A Comissão de Agricultura, Pecuária, Abastecimento e Desenvolvimento Rural da Câmara dos Deputados deu um passo importante ao aprovar o Projeto de Lei 2548/25, que estabelece diretrizes para a regularização fundiária de imóveis localizados em áreas de proteção ambiental (APAs). Esta medida, aprovada recentemente em Brasília, visa assegurar o direito de propriedade a moradores que ocupavam de boa-fé esses locais antes de sua designação como áreas protegidas, promovendo assim segurança jurídica e justiça social.
De autoria da deputada Julia Zanatta (PL-SC), o texto propõe alterações na Lei 13.465/17, que rege a regularização fundiária no país. Para que o direito seja garantido, as atividades desenvolvidas pelos ocupantes devem estar em conformidade com as normas de conservação da unidade ambiental. Contudo, é importante ressaltar que a proposta não se aplica a unidades de proteção integral, onde a presença humana é estritamente regulamentada.
O relator da matéria na comissão, deputado Pezenti (MDB-SC), manifestou-se favoravelmente à aprovação. Ele destacou que a iniciativa "atende à necessidade de preservação ambiental e ao direito constitucional à propriedade e à moradia, promovendo justiça social e segurança jurídica para milhares de famílias brasileiras", conforme suas palavras.
Critérios para a regularização
Para que a regularização fundiária seja efetivada, o projeto de lei estabelece requisitos claros. É fundamental a comprovação de ocupação legítima e contínua antes da criação da APA. Além disso, exige-se o exercício de posse direta e sem oposição, com uma destinação (residencial, comercial ou produtiva) que seja compatível com a legislação ambiental vigente. Por fim, não deve haver sentença judicial definitiva determinando a desocupação da área em questão.

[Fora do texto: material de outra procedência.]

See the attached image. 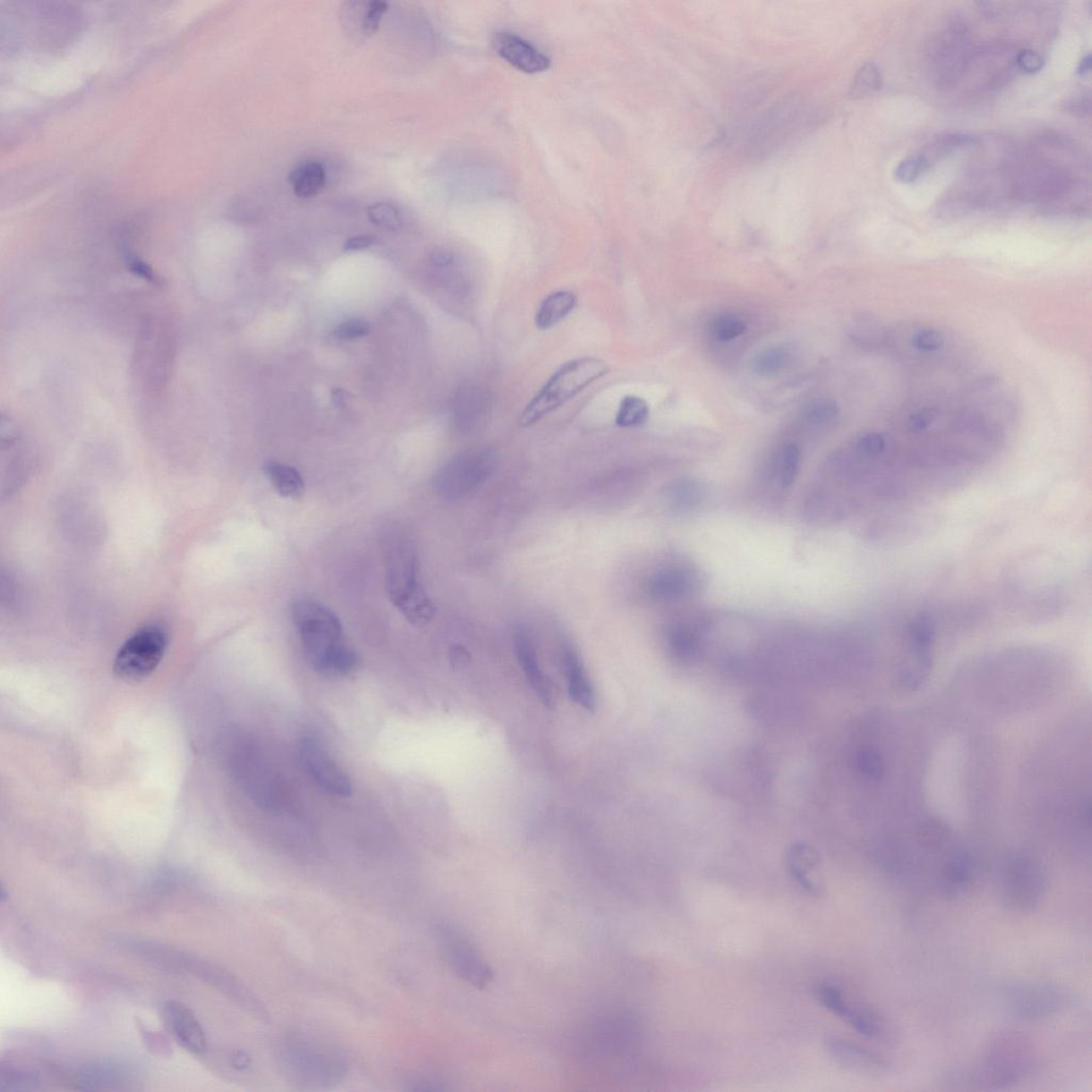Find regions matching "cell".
I'll list each match as a JSON object with an SVG mask.
<instances>
[{
	"instance_id": "obj_1",
	"label": "cell",
	"mask_w": 1092,
	"mask_h": 1092,
	"mask_svg": "<svg viewBox=\"0 0 1092 1092\" xmlns=\"http://www.w3.org/2000/svg\"><path fill=\"white\" fill-rule=\"evenodd\" d=\"M291 615L298 630L305 657L319 675L345 676L354 671L357 657L347 646L343 627L331 609L315 598H297Z\"/></svg>"
},
{
	"instance_id": "obj_2",
	"label": "cell",
	"mask_w": 1092,
	"mask_h": 1092,
	"mask_svg": "<svg viewBox=\"0 0 1092 1092\" xmlns=\"http://www.w3.org/2000/svg\"><path fill=\"white\" fill-rule=\"evenodd\" d=\"M277 1062L290 1084L307 1090L334 1088L348 1072L347 1058L338 1046L307 1033H291L279 1040Z\"/></svg>"
},
{
	"instance_id": "obj_3",
	"label": "cell",
	"mask_w": 1092,
	"mask_h": 1092,
	"mask_svg": "<svg viewBox=\"0 0 1092 1092\" xmlns=\"http://www.w3.org/2000/svg\"><path fill=\"white\" fill-rule=\"evenodd\" d=\"M1037 1058L1032 1041L1018 1032H1002L985 1045L981 1061L966 1075L977 1089L1004 1090L1032 1075Z\"/></svg>"
},
{
	"instance_id": "obj_4",
	"label": "cell",
	"mask_w": 1092,
	"mask_h": 1092,
	"mask_svg": "<svg viewBox=\"0 0 1092 1092\" xmlns=\"http://www.w3.org/2000/svg\"><path fill=\"white\" fill-rule=\"evenodd\" d=\"M386 547V586L391 602L417 626L433 619L434 609L427 593L417 580V559L410 540L400 533L388 537Z\"/></svg>"
},
{
	"instance_id": "obj_5",
	"label": "cell",
	"mask_w": 1092,
	"mask_h": 1092,
	"mask_svg": "<svg viewBox=\"0 0 1092 1092\" xmlns=\"http://www.w3.org/2000/svg\"><path fill=\"white\" fill-rule=\"evenodd\" d=\"M608 373L607 364L600 358L586 357L564 363L520 414V427H530L540 422Z\"/></svg>"
},
{
	"instance_id": "obj_6",
	"label": "cell",
	"mask_w": 1092,
	"mask_h": 1092,
	"mask_svg": "<svg viewBox=\"0 0 1092 1092\" xmlns=\"http://www.w3.org/2000/svg\"><path fill=\"white\" fill-rule=\"evenodd\" d=\"M1048 888V873L1037 856L1024 850L1006 856L1001 872L1000 894L1007 909L1030 914L1043 903Z\"/></svg>"
},
{
	"instance_id": "obj_7",
	"label": "cell",
	"mask_w": 1092,
	"mask_h": 1092,
	"mask_svg": "<svg viewBox=\"0 0 1092 1092\" xmlns=\"http://www.w3.org/2000/svg\"><path fill=\"white\" fill-rule=\"evenodd\" d=\"M970 59V28L960 16H950L929 45L928 70L934 85L940 89L956 86Z\"/></svg>"
},
{
	"instance_id": "obj_8",
	"label": "cell",
	"mask_w": 1092,
	"mask_h": 1092,
	"mask_svg": "<svg viewBox=\"0 0 1092 1092\" xmlns=\"http://www.w3.org/2000/svg\"><path fill=\"white\" fill-rule=\"evenodd\" d=\"M436 942L446 965L463 982L485 990L494 979V973L483 954L466 933L447 923L434 928Z\"/></svg>"
},
{
	"instance_id": "obj_9",
	"label": "cell",
	"mask_w": 1092,
	"mask_h": 1092,
	"mask_svg": "<svg viewBox=\"0 0 1092 1092\" xmlns=\"http://www.w3.org/2000/svg\"><path fill=\"white\" fill-rule=\"evenodd\" d=\"M495 463L494 452L486 448L459 453L435 474L434 489L450 500L466 496L489 479L494 472Z\"/></svg>"
},
{
	"instance_id": "obj_10",
	"label": "cell",
	"mask_w": 1092,
	"mask_h": 1092,
	"mask_svg": "<svg viewBox=\"0 0 1092 1092\" xmlns=\"http://www.w3.org/2000/svg\"><path fill=\"white\" fill-rule=\"evenodd\" d=\"M170 328L159 319H149L142 328L136 354V372L142 377L144 388L159 393L169 379L170 364L175 355Z\"/></svg>"
},
{
	"instance_id": "obj_11",
	"label": "cell",
	"mask_w": 1092,
	"mask_h": 1092,
	"mask_svg": "<svg viewBox=\"0 0 1092 1092\" xmlns=\"http://www.w3.org/2000/svg\"><path fill=\"white\" fill-rule=\"evenodd\" d=\"M168 646L160 626L149 625L134 632L121 647L115 660V674L125 682L147 679L159 667Z\"/></svg>"
},
{
	"instance_id": "obj_12",
	"label": "cell",
	"mask_w": 1092,
	"mask_h": 1092,
	"mask_svg": "<svg viewBox=\"0 0 1092 1092\" xmlns=\"http://www.w3.org/2000/svg\"><path fill=\"white\" fill-rule=\"evenodd\" d=\"M586 1060L596 1068L606 1071H619V1062L635 1048L634 1029L625 1019L606 1018L592 1023L587 1029L584 1041Z\"/></svg>"
},
{
	"instance_id": "obj_13",
	"label": "cell",
	"mask_w": 1092,
	"mask_h": 1092,
	"mask_svg": "<svg viewBox=\"0 0 1092 1092\" xmlns=\"http://www.w3.org/2000/svg\"><path fill=\"white\" fill-rule=\"evenodd\" d=\"M1008 1012L1019 1021L1037 1022L1054 1016L1068 1003L1065 990L1045 982H1017L1004 990Z\"/></svg>"
},
{
	"instance_id": "obj_14",
	"label": "cell",
	"mask_w": 1092,
	"mask_h": 1092,
	"mask_svg": "<svg viewBox=\"0 0 1092 1092\" xmlns=\"http://www.w3.org/2000/svg\"><path fill=\"white\" fill-rule=\"evenodd\" d=\"M816 998L828 1011L842 1019L856 1033L866 1038L883 1040L889 1038L891 1034L888 1021L881 1013L870 1007L848 1001L837 985H821L816 989Z\"/></svg>"
},
{
	"instance_id": "obj_15",
	"label": "cell",
	"mask_w": 1092,
	"mask_h": 1092,
	"mask_svg": "<svg viewBox=\"0 0 1092 1092\" xmlns=\"http://www.w3.org/2000/svg\"><path fill=\"white\" fill-rule=\"evenodd\" d=\"M299 754L301 763L307 774L324 792L333 795V796H350L352 787L348 776L340 769L326 747L317 738L312 736L302 738Z\"/></svg>"
},
{
	"instance_id": "obj_16",
	"label": "cell",
	"mask_w": 1092,
	"mask_h": 1092,
	"mask_svg": "<svg viewBox=\"0 0 1092 1092\" xmlns=\"http://www.w3.org/2000/svg\"><path fill=\"white\" fill-rule=\"evenodd\" d=\"M825 1049L834 1062L850 1072L864 1077L881 1078L890 1071L886 1058L853 1041L830 1037L825 1041Z\"/></svg>"
},
{
	"instance_id": "obj_17",
	"label": "cell",
	"mask_w": 1092,
	"mask_h": 1092,
	"mask_svg": "<svg viewBox=\"0 0 1092 1092\" xmlns=\"http://www.w3.org/2000/svg\"><path fill=\"white\" fill-rule=\"evenodd\" d=\"M493 45L502 59L520 72L539 74L551 67V59L546 54L515 33H496Z\"/></svg>"
},
{
	"instance_id": "obj_18",
	"label": "cell",
	"mask_w": 1092,
	"mask_h": 1092,
	"mask_svg": "<svg viewBox=\"0 0 1092 1092\" xmlns=\"http://www.w3.org/2000/svg\"><path fill=\"white\" fill-rule=\"evenodd\" d=\"M164 1021L168 1030L183 1048L194 1055H203L207 1040L198 1019L187 1006L169 1002L164 1007Z\"/></svg>"
},
{
	"instance_id": "obj_19",
	"label": "cell",
	"mask_w": 1092,
	"mask_h": 1092,
	"mask_svg": "<svg viewBox=\"0 0 1092 1092\" xmlns=\"http://www.w3.org/2000/svg\"><path fill=\"white\" fill-rule=\"evenodd\" d=\"M977 866L970 854L959 851L949 856L939 873L941 894L950 900L965 898L976 881Z\"/></svg>"
},
{
	"instance_id": "obj_20",
	"label": "cell",
	"mask_w": 1092,
	"mask_h": 1092,
	"mask_svg": "<svg viewBox=\"0 0 1092 1092\" xmlns=\"http://www.w3.org/2000/svg\"><path fill=\"white\" fill-rule=\"evenodd\" d=\"M514 649L526 679L529 682L537 697H539L546 708L552 709L554 707L552 686L537 663L536 649L530 637L522 629L515 632Z\"/></svg>"
},
{
	"instance_id": "obj_21",
	"label": "cell",
	"mask_w": 1092,
	"mask_h": 1092,
	"mask_svg": "<svg viewBox=\"0 0 1092 1092\" xmlns=\"http://www.w3.org/2000/svg\"><path fill=\"white\" fill-rule=\"evenodd\" d=\"M563 660L571 699L580 707L593 712L596 709V694L579 654L573 648L567 647L564 649Z\"/></svg>"
},
{
	"instance_id": "obj_22",
	"label": "cell",
	"mask_w": 1092,
	"mask_h": 1092,
	"mask_svg": "<svg viewBox=\"0 0 1092 1092\" xmlns=\"http://www.w3.org/2000/svg\"><path fill=\"white\" fill-rule=\"evenodd\" d=\"M692 576L679 569L658 571L647 585L648 595L657 601L669 602L686 597L692 590Z\"/></svg>"
},
{
	"instance_id": "obj_23",
	"label": "cell",
	"mask_w": 1092,
	"mask_h": 1092,
	"mask_svg": "<svg viewBox=\"0 0 1092 1092\" xmlns=\"http://www.w3.org/2000/svg\"><path fill=\"white\" fill-rule=\"evenodd\" d=\"M578 305L573 293L568 290L555 291L548 295L537 307L535 322L537 329L550 330L564 321Z\"/></svg>"
},
{
	"instance_id": "obj_24",
	"label": "cell",
	"mask_w": 1092,
	"mask_h": 1092,
	"mask_svg": "<svg viewBox=\"0 0 1092 1092\" xmlns=\"http://www.w3.org/2000/svg\"><path fill=\"white\" fill-rule=\"evenodd\" d=\"M489 400L478 388H466L458 394L455 405L457 423L463 428H472L486 416Z\"/></svg>"
},
{
	"instance_id": "obj_25",
	"label": "cell",
	"mask_w": 1092,
	"mask_h": 1092,
	"mask_svg": "<svg viewBox=\"0 0 1092 1092\" xmlns=\"http://www.w3.org/2000/svg\"><path fill=\"white\" fill-rule=\"evenodd\" d=\"M289 181L293 184L297 197L309 199L315 197L323 188L326 184V172L318 162H305L291 173Z\"/></svg>"
},
{
	"instance_id": "obj_26",
	"label": "cell",
	"mask_w": 1092,
	"mask_h": 1092,
	"mask_svg": "<svg viewBox=\"0 0 1092 1092\" xmlns=\"http://www.w3.org/2000/svg\"><path fill=\"white\" fill-rule=\"evenodd\" d=\"M265 474L279 495L297 497L305 490V481L301 474L293 467L276 461L265 464Z\"/></svg>"
},
{
	"instance_id": "obj_27",
	"label": "cell",
	"mask_w": 1092,
	"mask_h": 1092,
	"mask_svg": "<svg viewBox=\"0 0 1092 1092\" xmlns=\"http://www.w3.org/2000/svg\"><path fill=\"white\" fill-rule=\"evenodd\" d=\"M125 1077L119 1066L100 1063L83 1069L76 1079V1085L87 1090L112 1088L125 1082Z\"/></svg>"
},
{
	"instance_id": "obj_28",
	"label": "cell",
	"mask_w": 1092,
	"mask_h": 1092,
	"mask_svg": "<svg viewBox=\"0 0 1092 1092\" xmlns=\"http://www.w3.org/2000/svg\"><path fill=\"white\" fill-rule=\"evenodd\" d=\"M815 865L814 856L806 850H794L788 860L789 873L796 882L797 886L803 890L804 893L810 896H820L821 888L819 883L815 882L809 875V873Z\"/></svg>"
},
{
	"instance_id": "obj_29",
	"label": "cell",
	"mask_w": 1092,
	"mask_h": 1092,
	"mask_svg": "<svg viewBox=\"0 0 1092 1092\" xmlns=\"http://www.w3.org/2000/svg\"><path fill=\"white\" fill-rule=\"evenodd\" d=\"M882 86V77L881 70L873 63H866L860 66L854 77L853 83L848 92V98L851 99H860L869 95L875 93L881 90Z\"/></svg>"
},
{
	"instance_id": "obj_30",
	"label": "cell",
	"mask_w": 1092,
	"mask_h": 1092,
	"mask_svg": "<svg viewBox=\"0 0 1092 1092\" xmlns=\"http://www.w3.org/2000/svg\"><path fill=\"white\" fill-rule=\"evenodd\" d=\"M649 408L646 400L638 396H625L621 401L615 425L621 428H634L647 423Z\"/></svg>"
},
{
	"instance_id": "obj_31",
	"label": "cell",
	"mask_w": 1092,
	"mask_h": 1092,
	"mask_svg": "<svg viewBox=\"0 0 1092 1092\" xmlns=\"http://www.w3.org/2000/svg\"><path fill=\"white\" fill-rule=\"evenodd\" d=\"M972 142V138L966 133H949L940 134L939 137L933 139L931 143L923 150L921 154L925 157L929 166L936 164L943 157L954 152L955 150L963 147Z\"/></svg>"
},
{
	"instance_id": "obj_32",
	"label": "cell",
	"mask_w": 1092,
	"mask_h": 1092,
	"mask_svg": "<svg viewBox=\"0 0 1092 1092\" xmlns=\"http://www.w3.org/2000/svg\"><path fill=\"white\" fill-rule=\"evenodd\" d=\"M668 643L677 658L690 659L698 651V637L690 625L676 623L670 627Z\"/></svg>"
},
{
	"instance_id": "obj_33",
	"label": "cell",
	"mask_w": 1092,
	"mask_h": 1092,
	"mask_svg": "<svg viewBox=\"0 0 1092 1092\" xmlns=\"http://www.w3.org/2000/svg\"><path fill=\"white\" fill-rule=\"evenodd\" d=\"M746 329V323L733 314H719L710 322V331L721 341L735 340L743 335Z\"/></svg>"
},
{
	"instance_id": "obj_34",
	"label": "cell",
	"mask_w": 1092,
	"mask_h": 1092,
	"mask_svg": "<svg viewBox=\"0 0 1092 1092\" xmlns=\"http://www.w3.org/2000/svg\"><path fill=\"white\" fill-rule=\"evenodd\" d=\"M787 362V354L779 348L761 352L753 358L752 371L761 377H771L779 374Z\"/></svg>"
},
{
	"instance_id": "obj_35",
	"label": "cell",
	"mask_w": 1092,
	"mask_h": 1092,
	"mask_svg": "<svg viewBox=\"0 0 1092 1092\" xmlns=\"http://www.w3.org/2000/svg\"><path fill=\"white\" fill-rule=\"evenodd\" d=\"M931 166L921 153L906 157L896 167L894 176L899 182L911 184L920 178Z\"/></svg>"
},
{
	"instance_id": "obj_36",
	"label": "cell",
	"mask_w": 1092,
	"mask_h": 1092,
	"mask_svg": "<svg viewBox=\"0 0 1092 1092\" xmlns=\"http://www.w3.org/2000/svg\"><path fill=\"white\" fill-rule=\"evenodd\" d=\"M800 463V451L796 445L791 444L783 448L781 455V484L786 488L791 486L797 478Z\"/></svg>"
},
{
	"instance_id": "obj_37",
	"label": "cell",
	"mask_w": 1092,
	"mask_h": 1092,
	"mask_svg": "<svg viewBox=\"0 0 1092 1092\" xmlns=\"http://www.w3.org/2000/svg\"><path fill=\"white\" fill-rule=\"evenodd\" d=\"M368 218L374 226L394 229L399 228L400 219L399 211L388 203L374 204L368 209Z\"/></svg>"
},
{
	"instance_id": "obj_38",
	"label": "cell",
	"mask_w": 1092,
	"mask_h": 1092,
	"mask_svg": "<svg viewBox=\"0 0 1092 1092\" xmlns=\"http://www.w3.org/2000/svg\"><path fill=\"white\" fill-rule=\"evenodd\" d=\"M838 414V408L836 402L831 400H820L806 411L805 421L813 426L824 425L832 422Z\"/></svg>"
},
{
	"instance_id": "obj_39",
	"label": "cell",
	"mask_w": 1092,
	"mask_h": 1092,
	"mask_svg": "<svg viewBox=\"0 0 1092 1092\" xmlns=\"http://www.w3.org/2000/svg\"><path fill=\"white\" fill-rule=\"evenodd\" d=\"M887 451V441L881 434H869L858 441L856 443V452L858 455L866 460H875L881 457Z\"/></svg>"
},
{
	"instance_id": "obj_40",
	"label": "cell",
	"mask_w": 1092,
	"mask_h": 1092,
	"mask_svg": "<svg viewBox=\"0 0 1092 1092\" xmlns=\"http://www.w3.org/2000/svg\"><path fill=\"white\" fill-rule=\"evenodd\" d=\"M371 332V324L362 319H350L335 329L334 336L339 340H357Z\"/></svg>"
},
{
	"instance_id": "obj_41",
	"label": "cell",
	"mask_w": 1092,
	"mask_h": 1092,
	"mask_svg": "<svg viewBox=\"0 0 1092 1092\" xmlns=\"http://www.w3.org/2000/svg\"><path fill=\"white\" fill-rule=\"evenodd\" d=\"M38 1085L35 1075L25 1072H13L9 1074L0 1075V1086L2 1090H30L35 1089Z\"/></svg>"
},
{
	"instance_id": "obj_42",
	"label": "cell",
	"mask_w": 1092,
	"mask_h": 1092,
	"mask_svg": "<svg viewBox=\"0 0 1092 1092\" xmlns=\"http://www.w3.org/2000/svg\"><path fill=\"white\" fill-rule=\"evenodd\" d=\"M1015 63L1018 70L1027 74H1036L1043 70L1045 60L1041 55L1030 48L1021 49L1016 53Z\"/></svg>"
},
{
	"instance_id": "obj_43",
	"label": "cell",
	"mask_w": 1092,
	"mask_h": 1092,
	"mask_svg": "<svg viewBox=\"0 0 1092 1092\" xmlns=\"http://www.w3.org/2000/svg\"><path fill=\"white\" fill-rule=\"evenodd\" d=\"M389 5L383 2L367 3L365 14H364L363 30L367 36H373L378 30L380 21L383 16L388 10Z\"/></svg>"
},
{
	"instance_id": "obj_44",
	"label": "cell",
	"mask_w": 1092,
	"mask_h": 1092,
	"mask_svg": "<svg viewBox=\"0 0 1092 1092\" xmlns=\"http://www.w3.org/2000/svg\"><path fill=\"white\" fill-rule=\"evenodd\" d=\"M944 335L936 329H925L915 335L912 344L923 351H937L944 344Z\"/></svg>"
},
{
	"instance_id": "obj_45",
	"label": "cell",
	"mask_w": 1092,
	"mask_h": 1092,
	"mask_svg": "<svg viewBox=\"0 0 1092 1092\" xmlns=\"http://www.w3.org/2000/svg\"><path fill=\"white\" fill-rule=\"evenodd\" d=\"M937 418L938 411L936 408H924V410L911 417L908 428L912 434L924 433V431H926L936 422Z\"/></svg>"
},
{
	"instance_id": "obj_46",
	"label": "cell",
	"mask_w": 1092,
	"mask_h": 1092,
	"mask_svg": "<svg viewBox=\"0 0 1092 1092\" xmlns=\"http://www.w3.org/2000/svg\"><path fill=\"white\" fill-rule=\"evenodd\" d=\"M1066 109L1069 112L1077 116H1088L1091 111V99L1089 93H1079L1069 99L1065 103Z\"/></svg>"
},
{
	"instance_id": "obj_47",
	"label": "cell",
	"mask_w": 1092,
	"mask_h": 1092,
	"mask_svg": "<svg viewBox=\"0 0 1092 1092\" xmlns=\"http://www.w3.org/2000/svg\"><path fill=\"white\" fill-rule=\"evenodd\" d=\"M374 238L372 236L352 237V238L347 240V242L345 243L344 248L346 251H357V250L366 249V248H368L369 245H372L374 244Z\"/></svg>"
},
{
	"instance_id": "obj_48",
	"label": "cell",
	"mask_w": 1092,
	"mask_h": 1092,
	"mask_svg": "<svg viewBox=\"0 0 1092 1092\" xmlns=\"http://www.w3.org/2000/svg\"><path fill=\"white\" fill-rule=\"evenodd\" d=\"M430 261L436 267H446L452 264L453 255L446 250H435L430 254Z\"/></svg>"
},
{
	"instance_id": "obj_49",
	"label": "cell",
	"mask_w": 1092,
	"mask_h": 1092,
	"mask_svg": "<svg viewBox=\"0 0 1092 1092\" xmlns=\"http://www.w3.org/2000/svg\"><path fill=\"white\" fill-rule=\"evenodd\" d=\"M233 1066L244 1071V1069L250 1066V1058L244 1054V1053H238V1054L233 1057Z\"/></svg>"
},
{
	"instance_id": "obj_50",
	"label": "cell",
	"mask_w": 1092,
	"mask_h": 1092,
	"mask_svg": "<svg viewBox=\"0 0 1092 1092\" xmlns=\"http://www.w3.org/2000/svg\"><path fill=\"white\" fill-rule=\"evenodd\" d=\"M1090 70H1091V55L1088 54V56H1085V57L1082 60H1080V63L1078 66V74L1079 76H1086L1088 74Z\"/></svg>"
},
{
	"instance_id": "obj_51",
	"label": "cell",
	"mask_w": 1092,
	"mask_h": 1092,
	"mask_svg": "<svg viewBox=\"0 0 1092 1092\" xmlns=\"http://www.w3.org/2000/svg\"><path fill=\"white\" fill-rule=\"evenodd\" d=\"M332 396H333V401H334L335 405L339 406V407L345 406L347 403V400H348V397H347V391L344 390H340V389L334 390Z\"/></svg>"
}]
</instances>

Revisão da APA da Baleia Franca
Um ponto específico do projeto é a determinação para a revisão do plano de manejo da APA da Baleia Franca, situada em Santa Catarina, criada com o objetivo primordial de proteger a baleia-franca-austral.
Com essa revisão, a deputada Julia Zanatta busca implementar medidas de compensação ambiental que garantam a sustentabilidade da APA e, ao mesmo tempo, incentivem a integração das comunidades locais em sua gestão. O texto também prevê um redesenho do polígono que delimita a área.
Próximos passos legislativos
Anteriormente, o projeto havia sido rejeitado pela Comissão de Desenvolvimento Urbano. Agora, a proposta seguirá para análise de outras comissões relevantes: a de Meio Ambiente e Desenvolvimento Sustentável; e a de Constituição e Justiça e de Cidadania. Somente após essas etapas, o texto será submetido à votação no Plenário da Câmara.
Para que a proposta se torne lei, será necessária a aprovação tanto pelos deputados quanto pelos senadores.